1. Männer: Vorbericht zum Auswärtsspiel in Erfurt

Handball, Thüringenliga Männer, 19. Spieltag, Vorbericht

HSC Erfurt – Sonneberger HV Sa. 19 Uhr (Busabfahrt: 15.45 Uhr)

Auswärts bei den Unbesiegten

Sonneberg. Die Thüringenligamänner des Sonneberger Handballvereins (SHV) werden am kommenden Samstagabend um 19 Uhr in der Landeshauptstadt vom HSC Erfurt empfangen. Dabei können sich die Südthüringer auf einen ähnlich heißen Fight wie vor Wochenfrist gegen Jena einstellen. Dort siegten die Mannen um Spielertrainer Manuel Müller bekanntlich mit 25:23 in eigener Halle nach zuletzt zwei Niederlagen in Folge und wollen auf dieser Erfolgswelle weiter schwimmen. Um dies in die Tat umsetzen zu können, muss man jedoch die bevorstehenden Gastgeber von eben jener Welle herunterstoßen.

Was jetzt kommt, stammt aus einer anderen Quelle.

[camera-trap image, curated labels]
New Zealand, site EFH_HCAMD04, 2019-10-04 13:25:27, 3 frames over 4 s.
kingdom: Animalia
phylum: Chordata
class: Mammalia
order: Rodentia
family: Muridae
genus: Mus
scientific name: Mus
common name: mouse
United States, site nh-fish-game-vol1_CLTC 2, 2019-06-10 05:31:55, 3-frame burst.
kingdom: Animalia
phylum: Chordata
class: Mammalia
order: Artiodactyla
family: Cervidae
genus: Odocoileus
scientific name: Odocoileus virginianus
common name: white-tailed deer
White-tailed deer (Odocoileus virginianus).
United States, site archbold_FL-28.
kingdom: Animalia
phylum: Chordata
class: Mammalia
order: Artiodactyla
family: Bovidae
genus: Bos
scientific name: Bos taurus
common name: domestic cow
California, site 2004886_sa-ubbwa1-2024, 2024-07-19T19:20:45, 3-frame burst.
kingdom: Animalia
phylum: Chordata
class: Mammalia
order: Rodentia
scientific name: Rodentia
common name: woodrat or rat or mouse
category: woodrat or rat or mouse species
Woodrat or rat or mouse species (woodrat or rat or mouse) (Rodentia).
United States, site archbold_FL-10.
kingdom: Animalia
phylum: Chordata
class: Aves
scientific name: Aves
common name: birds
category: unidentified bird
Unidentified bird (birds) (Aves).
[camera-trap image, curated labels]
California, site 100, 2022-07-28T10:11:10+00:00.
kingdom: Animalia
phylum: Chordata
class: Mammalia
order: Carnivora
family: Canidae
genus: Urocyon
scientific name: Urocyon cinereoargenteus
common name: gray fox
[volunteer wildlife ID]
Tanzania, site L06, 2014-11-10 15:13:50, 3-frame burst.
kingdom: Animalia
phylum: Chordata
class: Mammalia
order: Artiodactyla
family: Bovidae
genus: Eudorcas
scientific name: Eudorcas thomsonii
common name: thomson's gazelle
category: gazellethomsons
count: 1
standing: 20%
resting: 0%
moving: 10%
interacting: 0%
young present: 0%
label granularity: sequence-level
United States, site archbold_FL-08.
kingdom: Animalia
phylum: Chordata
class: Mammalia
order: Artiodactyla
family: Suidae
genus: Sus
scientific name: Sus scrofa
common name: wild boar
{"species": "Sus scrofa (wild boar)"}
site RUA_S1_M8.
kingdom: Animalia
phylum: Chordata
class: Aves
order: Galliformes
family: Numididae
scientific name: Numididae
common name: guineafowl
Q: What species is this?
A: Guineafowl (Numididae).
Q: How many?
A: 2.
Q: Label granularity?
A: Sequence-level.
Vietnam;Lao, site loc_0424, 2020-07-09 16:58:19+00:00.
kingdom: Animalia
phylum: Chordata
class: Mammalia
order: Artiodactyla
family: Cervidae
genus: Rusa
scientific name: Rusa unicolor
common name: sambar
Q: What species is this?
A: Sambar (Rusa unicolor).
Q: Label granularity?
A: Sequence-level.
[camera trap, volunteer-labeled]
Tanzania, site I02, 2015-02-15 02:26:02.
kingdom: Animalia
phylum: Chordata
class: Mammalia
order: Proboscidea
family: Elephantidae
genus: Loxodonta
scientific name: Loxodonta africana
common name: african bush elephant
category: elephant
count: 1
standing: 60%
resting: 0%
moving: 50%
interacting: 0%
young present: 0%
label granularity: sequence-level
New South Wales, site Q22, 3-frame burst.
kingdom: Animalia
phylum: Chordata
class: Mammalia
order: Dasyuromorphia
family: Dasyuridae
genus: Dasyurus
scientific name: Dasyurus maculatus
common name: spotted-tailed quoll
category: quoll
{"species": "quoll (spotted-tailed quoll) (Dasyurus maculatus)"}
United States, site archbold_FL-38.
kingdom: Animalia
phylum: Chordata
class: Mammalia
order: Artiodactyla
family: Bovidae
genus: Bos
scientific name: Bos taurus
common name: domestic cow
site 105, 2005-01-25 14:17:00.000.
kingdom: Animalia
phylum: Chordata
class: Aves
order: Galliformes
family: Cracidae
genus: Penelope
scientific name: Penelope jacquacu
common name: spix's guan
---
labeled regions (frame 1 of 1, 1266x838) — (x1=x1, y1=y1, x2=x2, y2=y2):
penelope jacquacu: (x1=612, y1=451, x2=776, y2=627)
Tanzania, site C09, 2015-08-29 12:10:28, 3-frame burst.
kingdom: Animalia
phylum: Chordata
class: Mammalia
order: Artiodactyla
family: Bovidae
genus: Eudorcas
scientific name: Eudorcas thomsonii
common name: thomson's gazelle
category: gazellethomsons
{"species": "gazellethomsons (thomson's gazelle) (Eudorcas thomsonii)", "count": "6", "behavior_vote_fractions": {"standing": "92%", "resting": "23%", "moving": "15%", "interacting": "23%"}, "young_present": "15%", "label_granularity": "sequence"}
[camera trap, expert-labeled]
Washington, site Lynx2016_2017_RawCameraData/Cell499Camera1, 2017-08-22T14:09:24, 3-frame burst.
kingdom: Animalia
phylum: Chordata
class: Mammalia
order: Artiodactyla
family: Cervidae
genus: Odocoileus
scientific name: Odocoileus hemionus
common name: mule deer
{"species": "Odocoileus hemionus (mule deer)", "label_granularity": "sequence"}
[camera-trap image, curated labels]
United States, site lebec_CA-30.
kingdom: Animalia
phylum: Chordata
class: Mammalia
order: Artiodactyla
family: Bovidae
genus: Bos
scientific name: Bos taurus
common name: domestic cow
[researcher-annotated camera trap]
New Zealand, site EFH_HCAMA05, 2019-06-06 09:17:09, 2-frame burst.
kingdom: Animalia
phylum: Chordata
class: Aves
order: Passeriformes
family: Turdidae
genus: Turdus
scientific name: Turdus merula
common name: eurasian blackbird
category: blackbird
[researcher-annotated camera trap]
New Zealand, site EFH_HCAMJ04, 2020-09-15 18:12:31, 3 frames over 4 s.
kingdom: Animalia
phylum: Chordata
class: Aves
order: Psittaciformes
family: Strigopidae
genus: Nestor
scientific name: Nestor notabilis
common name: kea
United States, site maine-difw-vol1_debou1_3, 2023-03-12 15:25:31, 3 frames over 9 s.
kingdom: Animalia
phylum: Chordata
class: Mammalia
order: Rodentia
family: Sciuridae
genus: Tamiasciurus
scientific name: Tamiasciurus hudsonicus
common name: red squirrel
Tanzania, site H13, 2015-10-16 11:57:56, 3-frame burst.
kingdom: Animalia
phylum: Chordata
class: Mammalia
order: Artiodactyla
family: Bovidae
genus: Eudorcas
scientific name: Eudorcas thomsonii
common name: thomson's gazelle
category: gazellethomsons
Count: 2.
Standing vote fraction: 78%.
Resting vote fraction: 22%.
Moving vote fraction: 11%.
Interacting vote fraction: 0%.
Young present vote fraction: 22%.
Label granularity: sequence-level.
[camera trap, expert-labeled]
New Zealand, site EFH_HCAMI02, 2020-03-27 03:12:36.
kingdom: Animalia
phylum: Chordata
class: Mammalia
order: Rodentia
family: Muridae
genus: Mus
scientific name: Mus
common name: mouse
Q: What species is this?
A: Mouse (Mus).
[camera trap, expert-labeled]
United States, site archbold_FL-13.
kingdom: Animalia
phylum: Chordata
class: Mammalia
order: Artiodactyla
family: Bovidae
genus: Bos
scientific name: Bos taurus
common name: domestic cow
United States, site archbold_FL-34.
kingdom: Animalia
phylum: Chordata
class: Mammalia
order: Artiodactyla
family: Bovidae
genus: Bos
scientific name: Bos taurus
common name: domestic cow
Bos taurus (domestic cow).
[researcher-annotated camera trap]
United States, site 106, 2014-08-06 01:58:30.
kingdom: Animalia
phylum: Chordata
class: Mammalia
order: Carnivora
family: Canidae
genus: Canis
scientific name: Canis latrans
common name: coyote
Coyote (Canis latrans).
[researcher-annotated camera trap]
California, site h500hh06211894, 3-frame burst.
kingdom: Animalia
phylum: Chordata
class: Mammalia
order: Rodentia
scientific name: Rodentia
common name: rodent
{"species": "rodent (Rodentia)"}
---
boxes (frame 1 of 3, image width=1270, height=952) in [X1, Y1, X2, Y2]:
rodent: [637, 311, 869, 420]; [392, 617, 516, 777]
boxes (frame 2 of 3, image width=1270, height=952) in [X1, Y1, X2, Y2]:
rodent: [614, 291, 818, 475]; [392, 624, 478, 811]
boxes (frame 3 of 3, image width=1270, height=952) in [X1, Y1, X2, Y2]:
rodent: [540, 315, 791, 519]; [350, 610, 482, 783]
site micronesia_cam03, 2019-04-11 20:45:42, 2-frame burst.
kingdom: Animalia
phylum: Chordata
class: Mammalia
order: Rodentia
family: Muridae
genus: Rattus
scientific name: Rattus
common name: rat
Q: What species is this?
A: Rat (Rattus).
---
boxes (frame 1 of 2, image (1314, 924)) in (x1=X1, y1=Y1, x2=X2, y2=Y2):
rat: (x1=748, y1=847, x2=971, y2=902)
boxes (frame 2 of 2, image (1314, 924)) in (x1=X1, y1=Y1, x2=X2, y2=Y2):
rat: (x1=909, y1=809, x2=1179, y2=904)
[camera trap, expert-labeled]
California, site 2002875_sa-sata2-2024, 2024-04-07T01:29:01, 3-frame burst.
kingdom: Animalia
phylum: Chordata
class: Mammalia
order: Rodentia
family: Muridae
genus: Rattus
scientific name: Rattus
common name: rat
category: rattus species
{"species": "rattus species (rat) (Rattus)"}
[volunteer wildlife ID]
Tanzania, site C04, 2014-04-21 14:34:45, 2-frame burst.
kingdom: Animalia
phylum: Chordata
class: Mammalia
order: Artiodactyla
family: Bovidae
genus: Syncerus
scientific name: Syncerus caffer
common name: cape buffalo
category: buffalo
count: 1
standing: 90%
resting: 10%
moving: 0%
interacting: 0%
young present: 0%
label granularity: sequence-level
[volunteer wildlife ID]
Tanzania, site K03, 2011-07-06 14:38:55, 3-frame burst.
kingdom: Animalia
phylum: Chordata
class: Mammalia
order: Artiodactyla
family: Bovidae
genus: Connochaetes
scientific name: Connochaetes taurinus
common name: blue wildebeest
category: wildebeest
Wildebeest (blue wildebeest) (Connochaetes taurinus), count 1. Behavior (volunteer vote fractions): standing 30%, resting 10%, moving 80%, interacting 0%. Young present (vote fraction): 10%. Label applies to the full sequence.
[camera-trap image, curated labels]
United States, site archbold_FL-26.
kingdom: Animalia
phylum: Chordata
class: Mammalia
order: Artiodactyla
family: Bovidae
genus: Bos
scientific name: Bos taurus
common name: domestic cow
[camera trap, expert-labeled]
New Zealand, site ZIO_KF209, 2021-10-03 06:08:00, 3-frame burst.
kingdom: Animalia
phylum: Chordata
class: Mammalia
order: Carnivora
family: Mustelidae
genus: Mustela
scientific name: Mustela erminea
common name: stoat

Erfurt holte in den letzten vier Partien sage und schreibe sieben Punkte und damit gleichzeitig mehr als in der kompletten Hinrunde zusammen. Bei diesen vier Partien, in denen man gänzlich unbesiegt blieb, lautete einer der Gegner sogar HSG Werratal. Beim Ligaprimus und Tabellenführer holten die Landeshauptstädter sensationell einen Punkt (24:24). Vergangene Woche setzten sie mit dem Auswärtssieg in Weimar noch einen drauf (30:29), hatten aber bereits vor dem Spiel in Breitungen zweimal gewonnen (26:25 gegen Eisenach und 30:24 gegen Suhl). Die Männer von Trainer Matthias Allonge strotzen demnach vor Selbstvertrauen und entledigten sich mit der (Sieges-) Serie fast aller Abstiegssorgen. Der Vorsprung auf den möglichen einzigen Absteiger, derzeit ist Könitz/Saalfeld Tabellenletzter, beträgt aktuell sechs Punkte. Ein ordentliches Polster, zumal man auch bereits in Saalfeld gewinnen konnte und somit der direkte Vergleich sehr gut aussieht. Doch aller Abstiegssorgen haben sich die Landeshauptstädter noch nicht entledigt und so werden sie am Samstagabend darauf brennen einen weiteren Doppelpunktgewinn einzufahren und somit auch dem Klassenerhalt einen weiteren großen Schritt näher zu kommen.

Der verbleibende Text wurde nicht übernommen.